Task to carry out
Extract each line of the entries below that contains the word "closer", copying every such line unchanged.

Spatial questions linked to pictures:
=======
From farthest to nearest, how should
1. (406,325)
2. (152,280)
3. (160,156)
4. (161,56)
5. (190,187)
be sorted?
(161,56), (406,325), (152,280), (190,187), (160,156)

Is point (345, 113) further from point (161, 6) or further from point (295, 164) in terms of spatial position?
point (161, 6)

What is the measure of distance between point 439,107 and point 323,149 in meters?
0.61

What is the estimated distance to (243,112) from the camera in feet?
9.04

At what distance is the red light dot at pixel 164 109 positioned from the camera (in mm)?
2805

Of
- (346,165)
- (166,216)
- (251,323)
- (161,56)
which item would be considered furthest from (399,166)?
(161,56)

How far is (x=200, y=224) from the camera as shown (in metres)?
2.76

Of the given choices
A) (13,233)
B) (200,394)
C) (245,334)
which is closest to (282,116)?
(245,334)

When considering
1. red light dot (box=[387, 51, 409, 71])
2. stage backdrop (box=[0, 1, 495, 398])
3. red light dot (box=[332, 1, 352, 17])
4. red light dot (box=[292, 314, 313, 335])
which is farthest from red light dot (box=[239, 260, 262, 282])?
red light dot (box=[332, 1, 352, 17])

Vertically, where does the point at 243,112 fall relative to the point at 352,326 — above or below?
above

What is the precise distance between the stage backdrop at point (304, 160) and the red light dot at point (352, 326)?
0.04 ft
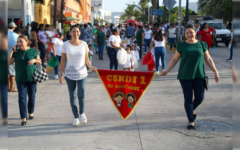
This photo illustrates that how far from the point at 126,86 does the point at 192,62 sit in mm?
1275

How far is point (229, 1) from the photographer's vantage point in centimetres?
4106

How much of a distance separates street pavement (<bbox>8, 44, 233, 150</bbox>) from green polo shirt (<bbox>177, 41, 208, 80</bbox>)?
3.15 ft

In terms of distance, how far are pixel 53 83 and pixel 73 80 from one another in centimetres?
494

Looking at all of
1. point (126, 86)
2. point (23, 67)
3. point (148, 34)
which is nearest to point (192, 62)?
point (126, 86)

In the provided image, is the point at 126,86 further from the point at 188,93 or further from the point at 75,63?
the point at 188,93

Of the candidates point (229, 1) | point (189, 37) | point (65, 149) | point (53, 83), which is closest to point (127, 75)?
point (189, 37)

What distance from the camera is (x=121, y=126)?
5.50 metres

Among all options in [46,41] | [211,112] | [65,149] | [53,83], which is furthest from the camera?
[46,41]

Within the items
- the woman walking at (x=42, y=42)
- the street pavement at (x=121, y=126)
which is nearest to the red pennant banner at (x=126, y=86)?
the street pavement at (x=121, y=126)

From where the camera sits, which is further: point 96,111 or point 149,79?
point 96,111

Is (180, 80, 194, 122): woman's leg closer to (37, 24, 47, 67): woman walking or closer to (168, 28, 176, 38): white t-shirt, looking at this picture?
(37, 24, 47, 67): woman walking

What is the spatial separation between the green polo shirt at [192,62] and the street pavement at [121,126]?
96 cm

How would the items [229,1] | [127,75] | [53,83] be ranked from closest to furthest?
[127,75] < [53,83] < [229,1]

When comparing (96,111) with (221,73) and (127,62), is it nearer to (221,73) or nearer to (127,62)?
(127,62)
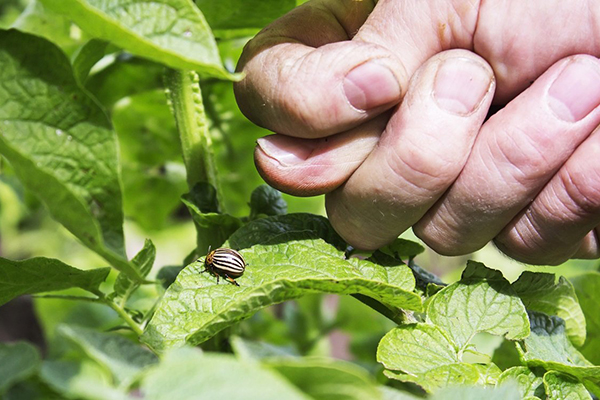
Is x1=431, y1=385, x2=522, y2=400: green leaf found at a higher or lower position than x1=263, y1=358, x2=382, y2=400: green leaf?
lower

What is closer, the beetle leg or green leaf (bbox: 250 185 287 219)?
the beetle leg

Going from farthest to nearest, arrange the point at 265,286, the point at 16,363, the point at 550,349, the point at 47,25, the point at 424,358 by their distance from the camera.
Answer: the point at 47,25
the point at 550,349
the point at 424,358
the point at 265,286
the point at 16,363

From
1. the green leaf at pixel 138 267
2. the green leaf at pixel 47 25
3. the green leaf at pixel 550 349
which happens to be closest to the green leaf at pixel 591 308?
the green leaf at pixel 550 349

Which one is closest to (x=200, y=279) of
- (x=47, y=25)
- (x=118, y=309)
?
(x=118, y=309)

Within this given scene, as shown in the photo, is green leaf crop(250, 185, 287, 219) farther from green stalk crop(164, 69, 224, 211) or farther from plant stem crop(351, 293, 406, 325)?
plant stem crop(351, 293, 406, 325)

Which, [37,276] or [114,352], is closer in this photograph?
[114,352]

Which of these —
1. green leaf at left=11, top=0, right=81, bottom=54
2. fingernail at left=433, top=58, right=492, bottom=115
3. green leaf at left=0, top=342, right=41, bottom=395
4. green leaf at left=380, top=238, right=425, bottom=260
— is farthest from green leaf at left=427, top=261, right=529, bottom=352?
green leaf at left=11, top=0, right=81, bottom=54

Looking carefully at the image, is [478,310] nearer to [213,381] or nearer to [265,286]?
[265,286]
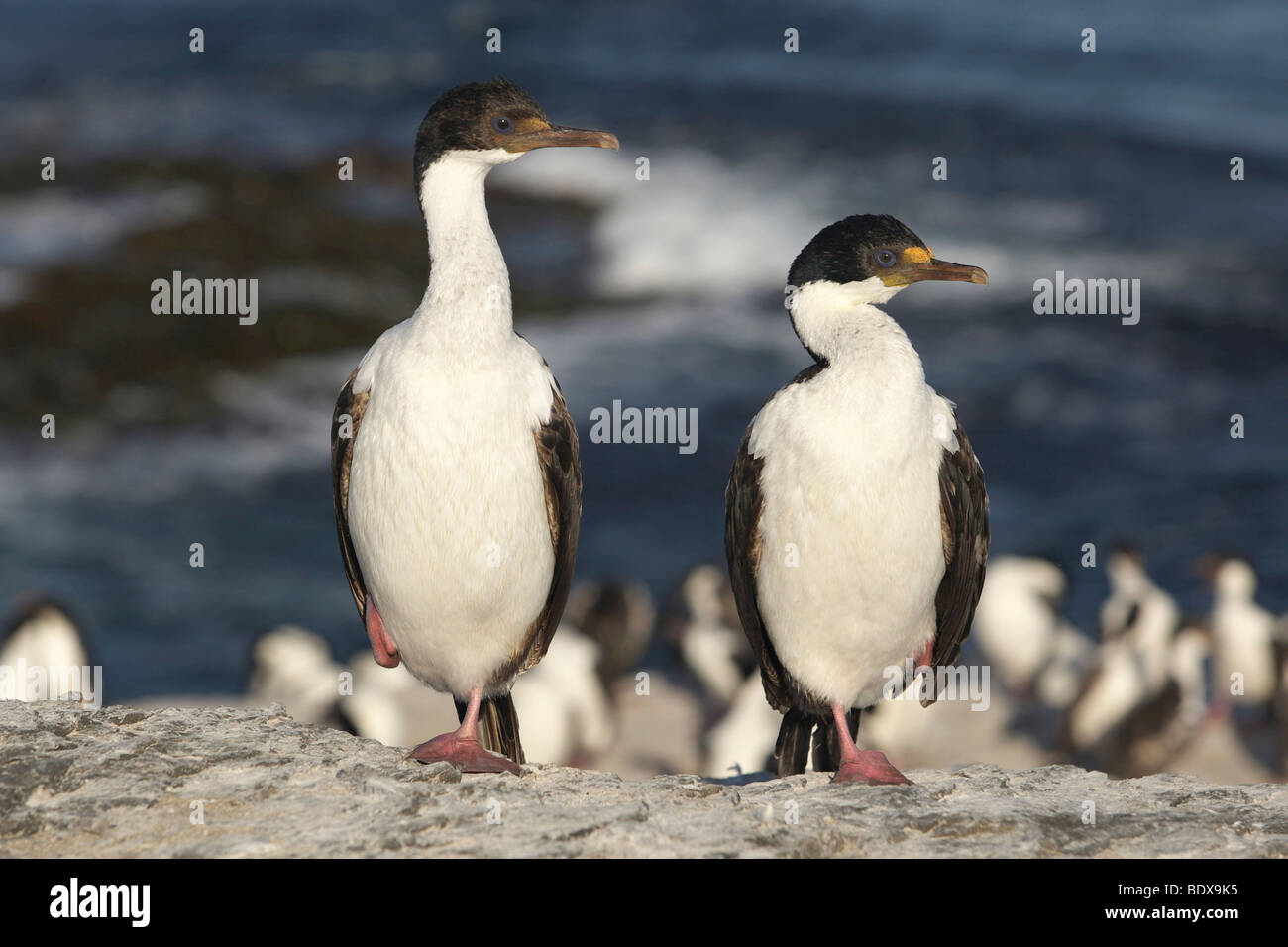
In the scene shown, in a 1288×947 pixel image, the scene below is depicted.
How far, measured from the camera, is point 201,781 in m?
5.93

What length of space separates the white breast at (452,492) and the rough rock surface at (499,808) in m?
0.65

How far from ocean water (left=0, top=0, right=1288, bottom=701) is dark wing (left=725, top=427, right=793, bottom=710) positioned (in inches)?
381

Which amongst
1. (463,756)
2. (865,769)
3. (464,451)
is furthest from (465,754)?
(865,769)

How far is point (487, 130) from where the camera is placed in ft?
21.0

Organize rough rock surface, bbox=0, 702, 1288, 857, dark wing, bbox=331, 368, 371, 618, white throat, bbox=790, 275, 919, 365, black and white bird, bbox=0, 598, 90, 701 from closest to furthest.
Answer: rough rock surface, bbox=0, 702, 1288, 857 < white throat, bbox=790, 275, 919, 365 < dark wing, bbox=331, 368, 371, 618 < black and white bird, bbox=0, 598, 90, 701

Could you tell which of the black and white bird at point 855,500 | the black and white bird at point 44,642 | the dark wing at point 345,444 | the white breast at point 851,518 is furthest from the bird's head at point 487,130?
the black and white bird at point 44,642

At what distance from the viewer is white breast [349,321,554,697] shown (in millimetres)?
6199

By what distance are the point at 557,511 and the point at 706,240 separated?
2252 centimetres

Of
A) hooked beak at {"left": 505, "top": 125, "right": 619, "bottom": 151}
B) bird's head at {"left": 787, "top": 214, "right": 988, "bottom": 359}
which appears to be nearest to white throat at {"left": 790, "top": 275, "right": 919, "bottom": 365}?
bird's head at {"left": 787, "top": 214, "right": 988, "bottom": 359}

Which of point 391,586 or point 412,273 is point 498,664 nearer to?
=======
Result for this task
Is (180, 80, 194, 122): woman's leg closer to (37, 24, 47, 67): woman walking or closer to (168, 28, 176, 38): white t-shirt, looking at this picture?
What is closer, the beetle leg or green leaf (bbox: 250 185 287 219)?
Which, [37,276] or [114,352], is closer in this photograph?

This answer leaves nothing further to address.